Hospital looks to continue tax, asks voters for 20 years

A broken sign can be seen on the front of Hot Spring County Medical Center. Malvern residents will vote Aug. 13 on whether to continue a half-cent sales tax that is used to maintain and equip the hospital.
A broken sign can be seen on the front of Hot Spring County Medical Center. Malvern residents will vote Aug. 13 on whether to continue a half-cent sales tax that is used to maintain and equip the hospital.

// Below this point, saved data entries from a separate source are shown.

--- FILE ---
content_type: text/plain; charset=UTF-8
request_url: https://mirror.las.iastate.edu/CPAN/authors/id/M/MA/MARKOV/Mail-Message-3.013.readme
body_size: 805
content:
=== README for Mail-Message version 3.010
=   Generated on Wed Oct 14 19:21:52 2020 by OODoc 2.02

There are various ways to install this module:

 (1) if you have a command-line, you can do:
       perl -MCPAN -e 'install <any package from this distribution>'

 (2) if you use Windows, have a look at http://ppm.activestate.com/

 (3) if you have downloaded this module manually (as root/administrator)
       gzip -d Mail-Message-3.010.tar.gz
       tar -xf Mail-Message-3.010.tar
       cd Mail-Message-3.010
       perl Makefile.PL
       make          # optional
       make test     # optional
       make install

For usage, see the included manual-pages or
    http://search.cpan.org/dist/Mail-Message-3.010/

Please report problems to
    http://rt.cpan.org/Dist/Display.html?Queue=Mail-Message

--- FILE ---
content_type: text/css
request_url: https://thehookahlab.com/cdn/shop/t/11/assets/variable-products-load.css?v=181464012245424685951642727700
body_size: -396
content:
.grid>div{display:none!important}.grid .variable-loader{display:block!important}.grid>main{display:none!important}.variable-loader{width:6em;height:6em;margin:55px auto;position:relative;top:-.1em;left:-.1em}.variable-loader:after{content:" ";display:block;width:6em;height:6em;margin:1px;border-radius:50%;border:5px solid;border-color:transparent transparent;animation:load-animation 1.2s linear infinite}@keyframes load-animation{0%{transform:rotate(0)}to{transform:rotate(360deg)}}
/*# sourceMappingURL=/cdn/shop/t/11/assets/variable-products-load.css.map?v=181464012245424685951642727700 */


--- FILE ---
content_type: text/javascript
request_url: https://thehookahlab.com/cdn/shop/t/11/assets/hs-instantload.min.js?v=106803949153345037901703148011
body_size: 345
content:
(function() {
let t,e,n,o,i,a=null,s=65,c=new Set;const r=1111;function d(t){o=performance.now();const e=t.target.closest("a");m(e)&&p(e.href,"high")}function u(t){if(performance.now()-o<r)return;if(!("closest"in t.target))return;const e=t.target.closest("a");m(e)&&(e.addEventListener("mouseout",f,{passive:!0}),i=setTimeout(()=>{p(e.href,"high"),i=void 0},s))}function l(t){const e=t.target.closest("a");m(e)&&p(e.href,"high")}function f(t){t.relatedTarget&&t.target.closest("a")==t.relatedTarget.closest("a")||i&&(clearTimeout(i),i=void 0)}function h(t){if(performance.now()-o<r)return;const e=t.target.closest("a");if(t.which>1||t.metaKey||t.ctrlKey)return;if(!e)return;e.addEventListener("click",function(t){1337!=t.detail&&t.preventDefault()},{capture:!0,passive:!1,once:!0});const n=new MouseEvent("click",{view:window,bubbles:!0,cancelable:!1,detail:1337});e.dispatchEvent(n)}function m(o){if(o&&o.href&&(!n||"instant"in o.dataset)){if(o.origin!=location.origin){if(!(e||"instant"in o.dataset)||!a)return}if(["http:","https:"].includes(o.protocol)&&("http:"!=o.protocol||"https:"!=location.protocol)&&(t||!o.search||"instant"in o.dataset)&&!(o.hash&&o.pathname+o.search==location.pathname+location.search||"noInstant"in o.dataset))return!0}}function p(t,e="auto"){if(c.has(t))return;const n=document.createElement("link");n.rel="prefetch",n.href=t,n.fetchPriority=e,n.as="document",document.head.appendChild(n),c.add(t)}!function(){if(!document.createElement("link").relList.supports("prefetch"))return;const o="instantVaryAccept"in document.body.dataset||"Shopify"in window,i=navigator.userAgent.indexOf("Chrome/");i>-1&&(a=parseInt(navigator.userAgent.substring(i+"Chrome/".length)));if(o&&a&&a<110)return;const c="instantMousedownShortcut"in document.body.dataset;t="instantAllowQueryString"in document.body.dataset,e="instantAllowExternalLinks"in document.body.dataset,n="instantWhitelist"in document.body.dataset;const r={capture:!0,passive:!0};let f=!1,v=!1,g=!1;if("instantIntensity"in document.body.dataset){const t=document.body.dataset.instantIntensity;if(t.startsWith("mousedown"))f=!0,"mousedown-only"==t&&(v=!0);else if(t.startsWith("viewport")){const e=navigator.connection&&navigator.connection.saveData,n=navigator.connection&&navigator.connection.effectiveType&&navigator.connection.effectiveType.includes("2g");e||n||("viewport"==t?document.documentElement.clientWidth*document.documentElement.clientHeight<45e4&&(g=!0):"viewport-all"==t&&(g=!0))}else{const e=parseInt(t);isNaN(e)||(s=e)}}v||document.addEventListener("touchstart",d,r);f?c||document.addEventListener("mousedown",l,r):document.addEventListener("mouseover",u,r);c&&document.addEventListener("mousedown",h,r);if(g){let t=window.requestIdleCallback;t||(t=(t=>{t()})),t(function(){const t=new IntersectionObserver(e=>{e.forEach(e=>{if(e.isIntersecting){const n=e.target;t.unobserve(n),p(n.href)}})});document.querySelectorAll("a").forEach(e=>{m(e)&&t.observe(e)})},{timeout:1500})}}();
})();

“I don’t want to think about what will happen if the tax is defeated,” said Shelia Williams, CEO of Hot Spring County Medical Center. “When the tax was first approved, it received 89 percent of the vote, and the community understands this is an investment in health care. They understand enough to go to the polls and do the right thing.”

Early voting will begin Aug. 6 on a proposal to extend for the next 20 years a half-cent sales tax that provides funds to support the county’s hospital. The tax was overwhelmingly approved by voters in 2008, but that was before the national economy slumped, before the passage of the national Affordable Care Act and before anti-tax movements grew more powerful.

Hot Spring County Medical Center is owned by the county and operated by a not-for-profit company, headed by Williams. The tax revenue is used to maintain, repair and renovate the county’s medical building and to purchase new equipment. According to information provided by the medical center, spending the funds requires approval from the Hot Spring County Quorum Court.

Williams said the extension of the tax is “essential” to the financial stability of the hospital.

“Almost half of the tax money goes to pay the utilities,” Williams said. “The tax brings in $70,000 to $80,000 a month; that is about one day of the hospital’s operating expenses.”

In recent years, the county funds have allowed the hospital to purchase digital scopes for endoscopic procedures, as well as digital mammography equipment, along with a mobile X-ray machine.

Williams visited the mammography room on the hospital’s second floor. She talked with Ginger Tabor, director of radiology at the hospital, who said the new digital machine takes clearer pictures, allowing for earlier detection of breast cancer. The more detailed images have also prevented many false-positive reports that often lead to further examination.

“The money has allowed us to put on a new roof for the hospital and remodel and to replace some old plumbing,” Williams said.

Supporters of the continuation of the tax include the business community in Malvern and in other communities in Hot Spring County, said Nikki Launius, executive director of the Malvern/Hot Spring County Chamber of Commerce.

“We have to have the hospital,” she said. “It is required by the business community. I am afraid that the hospital would close if the tax is defeated; there is no Plan B.”

Launius called support of the tax extension a “no-brainer” that won a vote of support from the Malvern/Hot Spring County Economic Development

Corp.

“The community supports the hospital,” she said.

Williams said a local Rotary club had also expressed support for the tax extension.

While it is a separate issue from the tax extension that will be decided at the ballot box, the issue is key to a plan to have the management and operation of the county’s hospital taken over by Baptist Health, a Little Rock-based health care system that now operates seven hospitals in Arkansas, as well as physician clinics, therapy centers, counseling centers and other facilities across the state.

“We have been talking to Baptist Health for around a year and a half,” Williams said. “To come here, they would expect the county to continue to support the medical center with the tax revenues.”

Baptist has agreed to open a clinic in Bismarck, Williams said, and to bring more doctors and specialists to the medical center.

“We hope that if Baptist Health comes here, we can offer OB services again,” she said. “We have not had regular services for giving birth since 2001. The emergency room is not set up for a birth, but when it happens, the doctors handle it just fine, but it is not what we are set up to do.”

The biggest aid Baptist Health could give the hospital is taking on the medical center’s debt.

“We saw the amount of unpaid medical services go up when the economy fell in 2008,” Williams said. “We have to write off about $400,000 to $500,000 a month in uncollectable debt.”

Campaign information listed $14.8 million in debt at the hospital caused by medical-care bills that go unpaid. Williams said she does not see the problem improving.

“We believe the hospital will see $12 million in Medicare cuts in the next 10 years,” she said. “We don’t feel Obamacare is going to help a lot.”

Williams is confident that Hot Spring County voters will support the tax extension at the ballot box.

“The community knows we have used their money wisely and that we need the hospital,” she said.

Results of the vote on the tax should be announced Aug 13.